Des permis accordés par la Gécamines avant les élections de 2018
Pour continuer de faire des affaires en RDC, l’enquête découvre que deux sociétés congolaises « qui pourraient être des sociétés prête-nom contrôlées par Gertler ont secrètement acquis de nouveaux permis d’exploitation minière dans les mois précédant les élections congolaises de 2018 ». Des permis accordés par la société d’Etat Gécamines. Après la découverte du mystérieux dépôt à l’Afriland First Bank, des éléments de preuve suggèrent que cette banque « a joué un rôle central dans la mise en place de tout montage financier qui aurait permis à Dan Gertler d’échapper aux sanctions américaines ».
Glencore : une enquête en Suisse
Le rapport rélève également que d’importantes sociétés minières, comme ERG et Sicomines, « continuent de faire des affaires avec une société probablement encore liée à Dan Gertler, malgré les sanctions américaines ». Toujours selon l’enquête, le géant minier suisse Glencore « a continué à verser à Gertler des millions d’euros après l’imposition des sanctions ». Des révélations qui tombent au plus mal pour la multinationale des matières premières, alors même qu’une enquête vient d’être lancée en Suisse.
« Saisie des biens de Dan Gartler »
Pour Global Witness et la Plateforme de protection des lanceurs d’alerte en Afrique, le gouvernement congolais doit ordonner la saisie et le gel de tous les biens de Dan Gartler, mais également « mettre un terme et rendre publiques toutes les affaires conclues avec lui, et commander un audit indépendant de toutes les sociétés minières publiques, y compris la Gécamines ». L’Union européenne « doit combler les lacunes qui lui ont permis de devenir un refuge pour l’argent sale lié à Dan Gertler » accusent les ONG, qui demandent enfin aux sociétés minières internationales « de cesser toute activité commerciale avec Gertler ».

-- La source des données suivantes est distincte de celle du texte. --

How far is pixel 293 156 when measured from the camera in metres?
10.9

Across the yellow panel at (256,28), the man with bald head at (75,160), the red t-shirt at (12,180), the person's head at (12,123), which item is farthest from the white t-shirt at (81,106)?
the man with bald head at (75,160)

Des acteurs qui nient en bloc
Les éléments de l’enquête de Global Witness et PPLAAF ont tous été niés par Dan Gertler et les différentes sociétés citées dans le rapport. Il n’y a pas eu, selon eux, « de tentative ou de conspiration pour échapper aux sanctions, mais simplement des opérations commerciales légitimes, sans lien avec Gertler ou une volonté de se soustraire aux sanctions ». Glencore, Sicomines et ERG démentent également avoir commis « tout acte répréhensible » ou avoir fait des affaires avec Dan Gertler en violation des sanctions américaines.